# hybrid/line bred



## Freak4ink (Jan 2, 2013)

I have a noob question, whats the difference between line bred and hybrid? I just recently picked up a couple peacocks from my lfs (didnt do the research 1st) they were called ruby crystal peacocks when I tried doing some reading on them they are a tuff species to find then I start seeing where people are saying they are a line bred fish so i'm curious as to what the difference in hybrid and line bred are!


----------



## cichliddoc (Oct 15, 2013)

Line bred is what some people call a man made or created fish, like blood dragon peacocks, and hybrids are a usually a mistake, like when a yellow lab and red zebra mate in a tank, crossbred fish. A common sold hybrid is convict/ parrot fish. A lot of chain stores sell hybrids so be on the look out, some look nice, but most have poor color and are undesirable fish.


----------



## wharfrat (Sep 9, 2013)

A good example of a line-bred Peacock is German Red it's source of origin is Aulonocara Stuart. Maleri from Chipoka* (Think of it as a German Shepherd...which is also a man made breed) . Where as a Peacock named after fruit :lol: such as a Blueberry Peacock is a hormone treated and Asian made hybrid (Think of it as a mutt from the pound that is from a line of mutts). Dragon's blood/Strawberry are another example of this Asian fish; however, they are becoming more widely accepted. Then there is the instance of omg my lithobates crossed with my lwanda type of thing...unwanted hybrid.

*Lot's of German Reds are sold under this name are simply Red Peacocks which have been interbred among other red, Ruby Red, Eureka Red's etc.


----------



## DJRansome (Oct 29, 2005)

I think I am saying the same thing, but line bred are pure...just bred to make them "better" than the real thing in the lake.

The German Red is supposed to be a Aulonocara Stuart. Maleri from Chipoka but bred for the red color.

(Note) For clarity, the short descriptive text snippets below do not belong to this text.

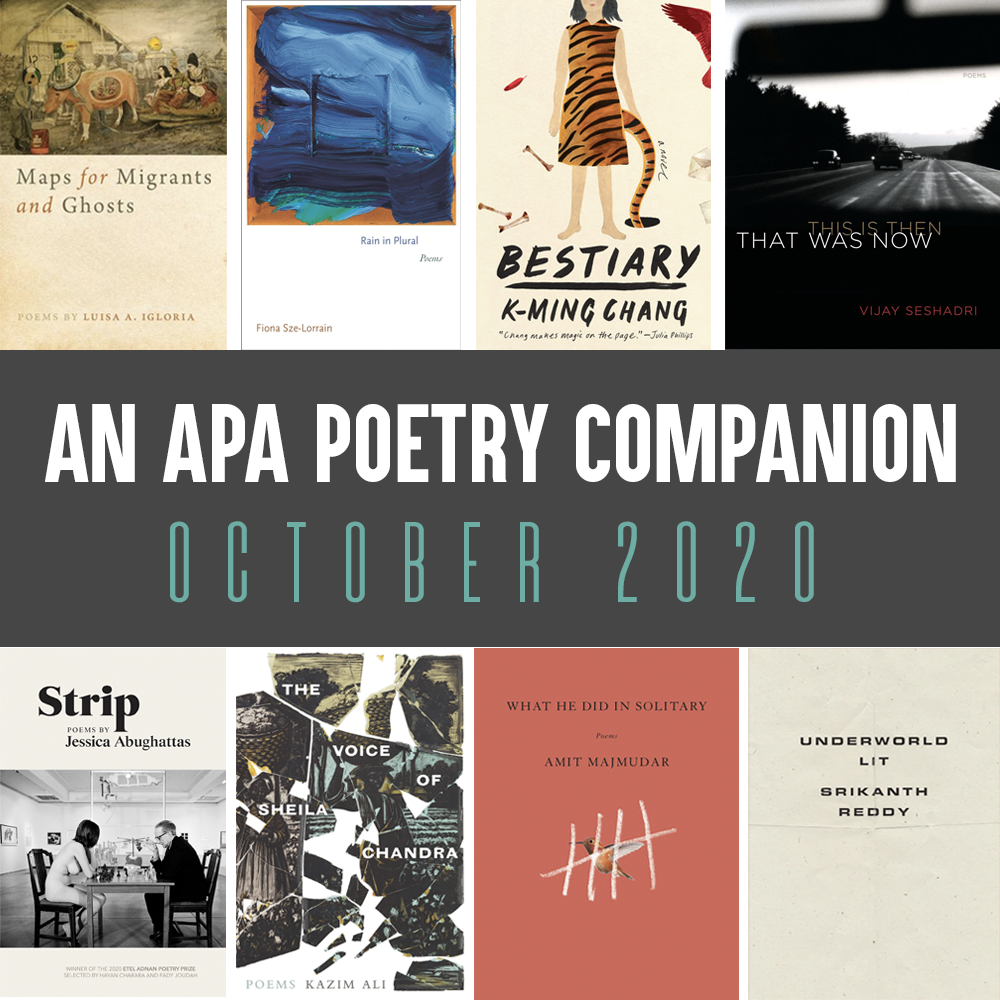 An APA Poetry Companion: October 2020. Cover images of MAPS FOR MIGRANTS AND GHOSTS by Luisa A. Igloria, RAIN IN PLURAL by Fiona Sze-Lorrain. BESTIARY by K-Ming Chang, THIS IS THEN THAT WAS NOW by Vijay Seshadri, STRIP by Jessica Abughattas, THE VOICE OF SHEILA CHANDRA by Kazim Ali, WHAT HE DID IN SOLITARY by Amit Majumdar, and UNDERWORLD LIT by Srikanth Reddy
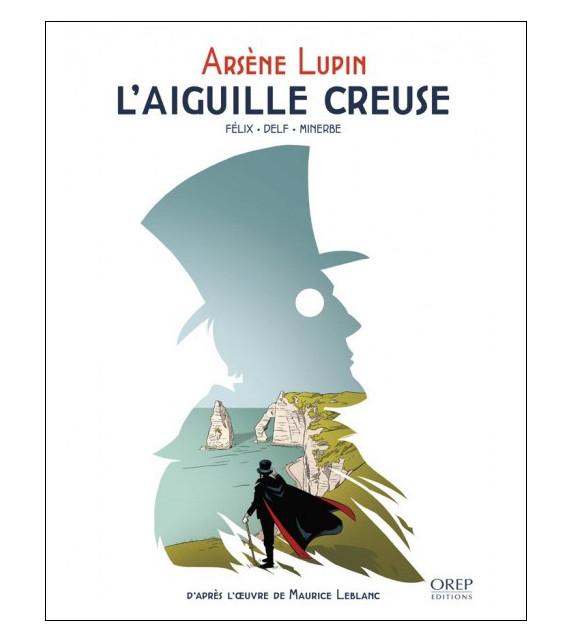 ARSENE LUPIN - L'aiguille creuse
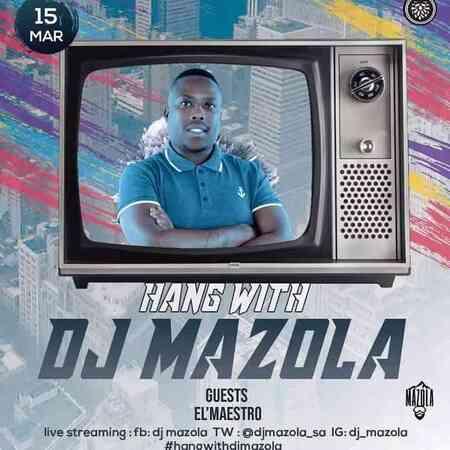 El Maestro – Hang With Dj Mazola Mix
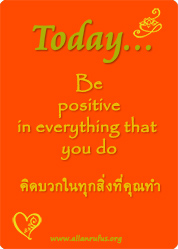 Be positive in everything you do!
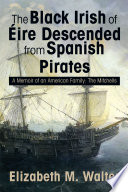 The Black Irish of Érie Descended from Spanish Pirates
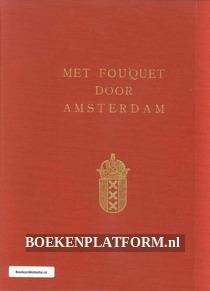 Met Fouquet door Amsterdam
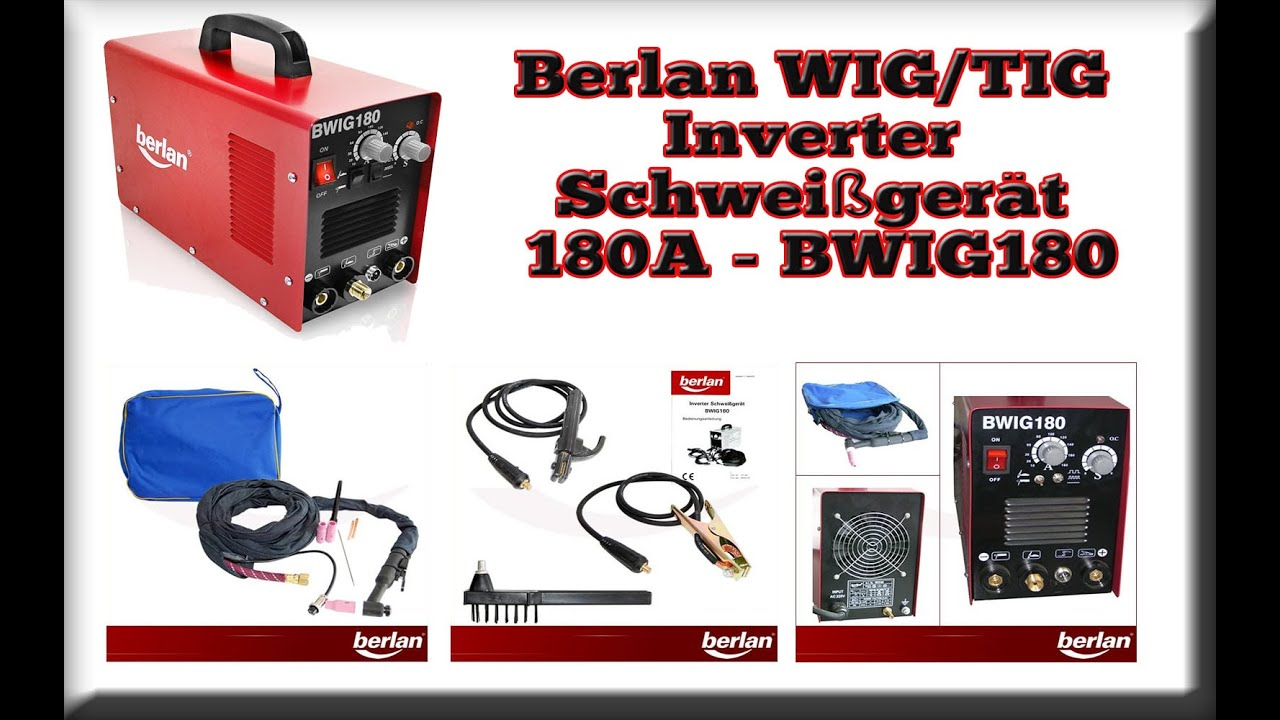 berlan wig tig inverter schwei ger t 180a bwig180 youtube. Black Bedroom Furniture Sets. Home Design Ideas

A hybrid is a mix of 2 or more species.


----------



## Freak4ink (Jan 2, 2013)

Very Interesting thanks for the information! :thumb:


----------



## cich2it (Jul 23, 2012)

Another question want to add? Does "line-bred" mean the temperment or aggressive tendencies will also be "more pure?" If my question makes sense...or its it hit or miss.
Interested in German reds.. 

Replys appreciated..


----------



## cichliddoc (Oct 15, 2013)

Its really hit of miss with aggression, depends on the fish's own personality as well as the breed of fish.


----------